Moratorium Nation

Data

The canonical data files for this project.

Files

File What it is Size Format
moratorium_inventory.csv The 222-row main inventory. Start here. ~190 KB CSV
state_legislation.csv 413 state bills tracked in 2025–2026 ~150 KB CSV
summary_stats.json Top-level aggregates (counts by state, by status, etc.) ~12 KB JSON
structured_extractions.jsonl 864 lines: 526 successful clause extractions + 338 LLM-call errors retained for transparency ~2 MB JSONL
clause_extraction_analysis.json Pre-computed clause prevalence statistics for the n=348 cohort (confidence ≥ 0.4) ~7 KB JSON
moratorium-extraction.json JSON Schema describing the 60-field extraction format ~25 KB JSON Schema

Column definitions

See docs/codebook.md for full definitions of every column in every file.

Three columns most users want

The inventory CSV has 19 columns.

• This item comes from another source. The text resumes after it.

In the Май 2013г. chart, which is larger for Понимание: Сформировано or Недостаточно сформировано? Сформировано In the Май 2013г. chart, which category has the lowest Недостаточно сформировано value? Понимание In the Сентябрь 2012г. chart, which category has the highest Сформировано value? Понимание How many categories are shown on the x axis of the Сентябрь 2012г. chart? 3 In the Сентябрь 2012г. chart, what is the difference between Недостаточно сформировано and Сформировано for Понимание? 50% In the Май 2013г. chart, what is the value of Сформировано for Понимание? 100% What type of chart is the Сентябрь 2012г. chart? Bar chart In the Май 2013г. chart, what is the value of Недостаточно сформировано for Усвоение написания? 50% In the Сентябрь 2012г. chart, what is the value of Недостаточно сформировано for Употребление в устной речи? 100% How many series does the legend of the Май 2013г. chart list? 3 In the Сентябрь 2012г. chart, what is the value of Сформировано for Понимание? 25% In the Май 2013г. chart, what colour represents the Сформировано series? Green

The three most useful for typical analysis are:

Quick examples

Count moratoria currently in force, by state (Excel): Open moratorium_inventory.csv, filter enacted_status to active and extended, then PivotTable on state.

Same in Python:

import pandas as pd
df = pd.read_csv("moratorium_inventory.csv")
in_force = df[df["enacted_status"].isin(["active", "extended"])]
print(in_force["state"].value_counts())

Filter to data-center-only moratoria (Python):

df_dc = df[df["trigger"].str.contains("data center", case=False, na=False)]

Just the headline numbers (any tool): Read summary_stats.json. It has total counts, top-states list, and per-state aggregate stats including the enacted_status_breakdown field — useful for embedding live values in dashboards or articles.

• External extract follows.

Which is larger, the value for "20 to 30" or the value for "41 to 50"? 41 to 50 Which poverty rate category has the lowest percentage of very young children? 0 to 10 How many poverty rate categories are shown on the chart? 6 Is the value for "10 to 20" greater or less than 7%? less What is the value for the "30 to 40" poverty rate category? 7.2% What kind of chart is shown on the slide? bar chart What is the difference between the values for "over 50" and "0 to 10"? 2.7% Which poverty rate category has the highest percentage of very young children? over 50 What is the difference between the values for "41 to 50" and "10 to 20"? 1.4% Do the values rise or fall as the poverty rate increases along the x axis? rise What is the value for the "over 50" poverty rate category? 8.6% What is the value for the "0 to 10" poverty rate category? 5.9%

A note on structured_extractions.jsonl

This file has 864 lines. 526 are successful structured extractions; 338 are LLM-call errors retained for transparency (so you can audit what didn't extract cleanly). The n=348 cohort referenced in the working paper is the subset with extraction.confidence >= 0.4.

import json
records = []
with open("structured_extractions.jsonl") as f:
    for line in f:
        r = json.loads(line)
        if r.get("error") is None and r["extraction"]["confidence"] >= 0.4:
            records.append(r)
assert len(records) == 348

A note on dates

Most date_enacted values are ISO format (YYYY-MM-DD). Some are YYYY-MM (day uncertain), YYYY (only year known), or include qualifying notes (reported, [VERIFY], proposed). When parsing programmatically, expect to handle both clean and messy values. The examples/ folder has working code.

Updates

This data is current through April 2026. Each refresh is tagged as a release on GitHub. The current version is shown in ../CITATION.cff.